◆ **Tasks to carry out**
A – Using the entry on William Pynchon, answer each question on its own line, marked (i), (ii) and (iii):
(i) What office did Pynchon hold in the colony from 1632 to 1634?
(ii) What was the plantation Pynchon called Agawam renamed in 1641?
(iii) In what year did Pynchon return permanently to England?
B – Summarize the entry on William Pynchon in two sentences.
C – Reproduce the passage from the William Pynchon entry starting at "c.1590–1662, American colonist" and ending at "(1652) to England.".

== Passage provided ==

Pynchon, William

Pynchon, William,

c.1590–1662, American colonist and theologian, b. England. An original patentee and assistant in the Massachusetts Bay Company, he migrated to America in 1630, where he helped found Roxbury and served as treasurer of the colony (1632–34). In 1636 he settled, and was commissioned to govern, a plantation at the confluence of the Connecticut and Agawam rivers, which he called Agawam but which was renamed Springfield in 1641. Through a flourishing fur trade he increased an already considerable fortune. While visiting England (1650), he published The Meritorious Price of Our Redemption, which expressed his liberal views of the atonement. The book was denounced as heretical and ordered burned in Massachusetts. Relenting somewhat but refusing to retract all of his opinions, Pynchon left his property to his son John and other children and returned permanently (1652) to England.

===
== Dataset content ==

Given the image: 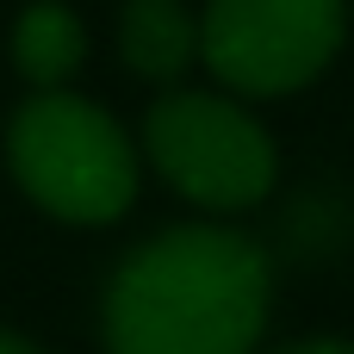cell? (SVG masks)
<instances>
[{"instance_id": "cell-1", "label": "cell", "mask_w": 354, "mask_h": 354, "mask_svg": "<svg viewBox=\"0 0 354 354\" xmlns=\"http://www.w3.org/2000/svg\"><path fill=\"white\" fill-rule=\"evenodd\" d=\"M274 255L230 218L137 236L100 286L106 354H261L274 330Z\"/></svg>"}, {"instance_id": "cell-3", "label": "cell", "mask_w": 354, "mask_h": 354, "mask_svg": "<svg viewBox=\"0 0 354 354\" xmlns=\"http://www.w3.org/2000/svg\"><path fill=\"white\" fill-rule=\"evenodd\" d=\"M143 168L199 218H249L280 187V143L261 124L255 100L230 87H156L137 118Z\"/></svg>"}, {"instance_id": "cell-5", "label": "cell", "mask_w": 354, "mask_h": 354, "mask_svg": "<svg viewBox=\"0 0 354 354\" xmlns=\"http://www.w3.org/2000/svg\"><path fill=\"white\" fill-rule=\"evenodd\" d=\"M124 75L143 87H174L199 68V6L193 0H124L112 25Z\"/></svg>"}, {"instance_id": "cell-6", "label": "cell", "mask_w": 354, "mask_h": 354, "mask_svg": "<svg viewBox=\"0 0 354 354\" xmlns=\"http://www.w3.org/2000/svg\"><path fill=\"white\" fill-rule=\"evenodd\" d=\"M87 50H93L87 19L68 0H25L12 12L6 56L25 87H75V75L87 68Z\"/></svg>"}, {"instance_id": "cell-8", "label": "cell", "mask_w": 354, "mask_h": 354, "mask_svg": "<svg viewBox=\"0 0 354 354\" xmlns=\"http://www.w3.org/2000/svg\"><path fill=\"white\" fill-rule=\"evenodd\" d=\"M0 354H50L37 336H25V330H12V324H0Z\"/></svg>"}, {"instance_id": "cell-7", "label": "cell", "mask_w": 354, "mask_h": 354, "mask_svg": "<svg viewBox=\"0 0 354 354\" xmlns=\"http://www.w3.org/2000/svg\"><path fill=\"white\" fill-rule=\"evenodd\" d=\"M261 354H354V336H299V342H280V348H261Z\"/></svg>"}, {"instance_id": "cell-4", "label": "cell", "mask_w": 354, "mask_h": 354, "mask_svg": "<svg viewBox=\"0 0 354 354\" xmlns=\"http://www.w3.org/2000/svg\"><path fill=\"white\" fill-rule=\"evenodd\" d=\"M348 50V0H205L199 68L243 100H292Z\"/></svg>"}, {"instance_id": "cell-2", "label": "cell", "mask_w": 354, "mask_h": 354, "mask_svg": "<svg viewBox=\"0 0 354 354\" xmlns=\"http://www.w3.org/2000/svg\"><path fill=\"white\" fill-rule=\"evenodd\" d=\"M0 162L19 199L62 230H112L149 174L137 131L81 87H25L0 124Z\"/></svg>"}]
</instances>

===

◆ **Expected outputs**
A –
(i) Treasurer of the colony.
(ii) Springfield.
(iii) 1652.

B – William Pynchon, an English-born colonist and theologian, came to America in 1630, helped found Roxbury, served as treasurer of the colony, and in 1636 settled and governed the plantation later renamed Springfield, growing his fortune through the fur trade. His 1650 book on the atonement was denounced as heretical and ordered burned in Massachusetts, and in 1652 he left his property to his children and returned permanently to England.

C –
c.1590–1662, American colonist and theologian, b. England. An original patentee and assistant in the Massachusetts Bay Company, he migrated to America in 1630, where he helped found Roxbury and served as treasurer of the colony (1632–34). In 1636 he settled, and was commissioned to govern, a plantation at the confluence of the Connecticut and Agawam rivers, which he called Agawam but which was renamed Springfield in 1641. Through a flourishing fur trade he increased an already considerable fortune. While visiting England (1650), he published The Meritorious Price of Our Redemption, which expressed his liberal views of the atonement. The book was denounced as heretical and ordered burned in Massachusetts. Relenting somewhat but refusing to retract all of his opinions, Pynchon left his property to his son John and other children and returned permanently (1652) to England.